TTC isn’t all it’s cracked up to be.....

When you and your partner decide to start trying to conceive, it’s the best feeling in the world. After years of trying to prevent, being able to finally have sex without any protection or worry makes you feel so.....free.

Being so naive to your cycle and ovulation process, you think, “okay I’ll just follow this app and have sex when it’s telling me I’m fertile and I’ll get pregnant.”

Month 1 goes by, having sex on all the “right” days, you start taking pregnancy tests way too early, they’re negative, but maybe there’s still a chance. Finally, AF shows up. Not pregnant. But that’s ok, it’s only the first month. Not many people get pregnant on the first try, right? So you keep trying and keep having fun.

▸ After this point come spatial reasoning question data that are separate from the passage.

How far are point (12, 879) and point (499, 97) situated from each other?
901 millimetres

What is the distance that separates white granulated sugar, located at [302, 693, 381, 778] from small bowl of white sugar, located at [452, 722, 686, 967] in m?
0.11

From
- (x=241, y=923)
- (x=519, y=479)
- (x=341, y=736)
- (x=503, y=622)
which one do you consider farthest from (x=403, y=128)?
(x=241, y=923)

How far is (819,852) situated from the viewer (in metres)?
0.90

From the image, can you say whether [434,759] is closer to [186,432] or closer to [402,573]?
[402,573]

Month 2 goes by, and you think “okay it has to work this time, right?” You’ve decided to start taking ovulation tests that all these other women swear by. You finally get a positive and rush into the bedroom thinking “this is my month!” And then again, you start taking pregnancy tests way too early, squinting and praying to see the slightest line but there’s nothing there. And finally, AF shows up again. On to month 3.....

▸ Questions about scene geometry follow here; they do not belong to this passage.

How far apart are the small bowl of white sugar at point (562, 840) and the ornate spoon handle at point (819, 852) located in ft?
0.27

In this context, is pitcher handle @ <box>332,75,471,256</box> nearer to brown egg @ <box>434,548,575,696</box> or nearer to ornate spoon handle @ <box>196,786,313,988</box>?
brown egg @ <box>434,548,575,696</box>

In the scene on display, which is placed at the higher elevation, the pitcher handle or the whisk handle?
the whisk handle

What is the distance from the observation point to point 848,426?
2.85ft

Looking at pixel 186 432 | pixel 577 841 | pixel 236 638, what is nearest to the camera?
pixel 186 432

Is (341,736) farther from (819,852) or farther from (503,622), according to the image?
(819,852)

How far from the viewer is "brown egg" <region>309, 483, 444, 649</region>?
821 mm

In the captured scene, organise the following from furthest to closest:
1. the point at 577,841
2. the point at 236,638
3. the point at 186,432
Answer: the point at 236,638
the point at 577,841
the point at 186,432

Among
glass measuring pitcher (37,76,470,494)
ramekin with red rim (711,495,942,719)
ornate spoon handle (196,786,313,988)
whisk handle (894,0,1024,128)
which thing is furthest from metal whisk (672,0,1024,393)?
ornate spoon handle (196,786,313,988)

Replay of last cycle, got your positive ovulation test again which gives you hope. BD’ing as much as possible. This time, you feel the tiniest cramp and think, “omg I must be pregnant.” Now you’re on the hunt for any kind of sign that could mean pregnancy, google is your new best friend. You start to feel nauseous, your one boob feels kind of sore, so that must mean something. You take a pregnancy test with so much excitement expecting to see those two pink lines and.....there’s only one. Heartbroken.

Now you’re starting to think, is something wrong with me? Why am I not pregnant yet? You start questioning everything.....is it me? Is it my partner? Am I actually even ovulating? Do I have bad eggs?

Month 4 goes by, and then month 5, 6, 7, 8, 9.....

The whole process becomes physically, mentally and emotionally exhausting. Sex isn’t fun anymore. It’s a chore. You don’t have sex when you want to, you have sex when you tell your partner, “I’m ovulating, we need to have sex.” So not romantic.

You spend so much money on ovulation tests, pregnancy tests, fertility friendly lube, vitamins, pills, tea, anything you’ve read about that has helped other people, you’ve bought it. So much that you probably could have refurbished an entire room in your house with all that money. It feels like a waste.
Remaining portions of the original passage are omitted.